Az önceki ayetlere baktığımızda; evrende bulunan her türlü varlığın Allah’ı kendi kuralları içinde tesbih ettiğini anlıyoruz. Bu nasıl oluyor? Tabiatta bulunan her türlü canlı ve cansız varlık için Allah’ın koyduğu bir sünnet/yasa var. Örneğin; güneş doğudan doğar, doğduktan sonra ışık, ısı enerjisi yayar, sonra da batıdan batar. İşte bu güneş için konmuş yasadır. Güneşin kendisi için konmuş bu yasaya uyarak, görevini sürekli aksatmadan yerine getirmesi, onun Allah’ı tesbihidir. Aynı durum ay ve yıldızlar için de geçerlidir. Çıraya ateşlenmiş kibrit yaklaştırılırsa, tutuşur ve yanar… v.s. Bir de Müslüman olmayan insanlar var ve onlar da bu dünyada yaşıyorlar. Yani, yerde ve gökte yaşayan canlılar sınıfına giriyorlar. O halde bu insanların tesbihi nasıl oluyor? Müslüman olmayan insanın anatomisi de et, kemik, kan, su, kıkırdak gibi biyolojik maddelerden oluşmaktadır. İşte söz konusu insanda bu maddelerden meydana gelmiş organların görevlerini yerine getirmeleri o insan bedeninin Allah’ı tesbih etmesidir. Örneğin: gözün görmesi, elin tutması, kanın akması, ayağın yürümesi, …v.s. Ancak Müslüman olmayan insan inanç ve düşünce plânında inançsız olduğu için, kendi organlarının Yaratıcısına karşı suç işletmesi de söz konusudur.

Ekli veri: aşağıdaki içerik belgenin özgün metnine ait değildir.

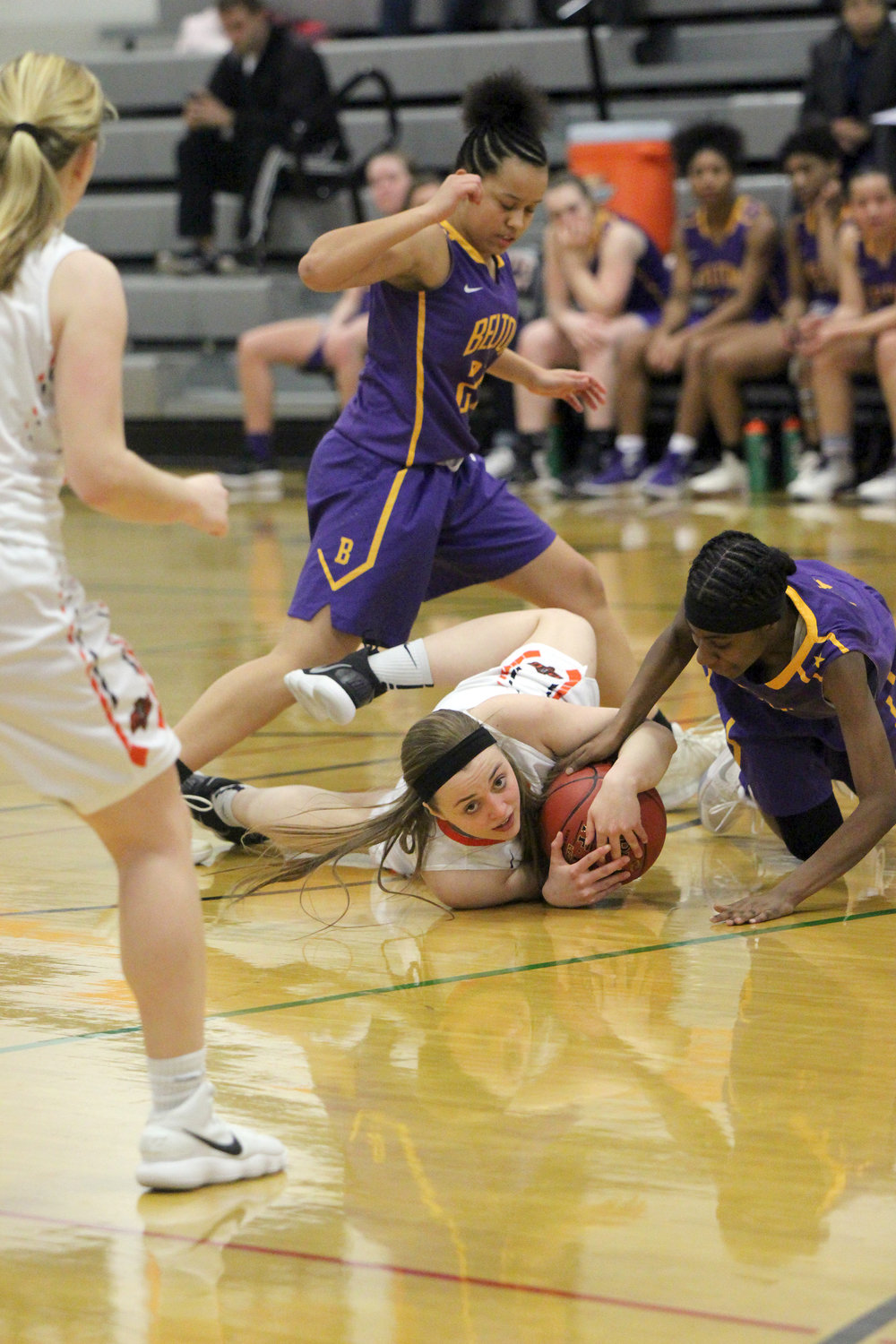 CODY THORN/Citizen photo Platte County junior Trista Amos, middle, looks up at a referee who called a jump ball situation after she battled Belton's Ta'Kyla Canady for the loose ball during a game Monday, Feb. 5, at Platte County High School.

Dil, aslında yalancı şahitlik yapmak, kötü sözler söylemek için yaratılmamıştır. Ama onun işi merkezi düşünce sisteminde alınan kararları seslendirmek olduğu için, yalanı seslendirme, kötü düşünceyi seslendirme tamamen sahibinin tasarrufunda olan bir iştir. Bu anlamda dil aklın elçisidir. Zaten bu tür insanların organları, büyük hesap gününde sahipleri aleyhinde şahitlik edeceklerdir. “O gün ki; dilleri, elleri ve ayakları yaptıklarına şahitlik edeceklerdir.” (Nur, 24: 24). “O gün ağızlarını mühürleriz, elleri bize söyler, ayakları yaptıklarına şahitlik eder.” (Yasin, 36: 65). “Nihayet oraya vardıklarında kulakları, gözleri ve derileri yaptıkları hakkında onların aleyhine şahitlik ederler.” (Fussılet, 41: 20). Tesbih, Se-be-he/Sbh kökünden gelir; yüzmek, hızlı ve çevik bir şekilde koşmak, işe gitmek demektir. Buradan hareketle Allah’ın yoluna/yolunda gitmek/koşmak, onun adını yüceltmek demek olduğunu da söyleyebiliriz. Hamd gibi: söz ve eylem birlikte…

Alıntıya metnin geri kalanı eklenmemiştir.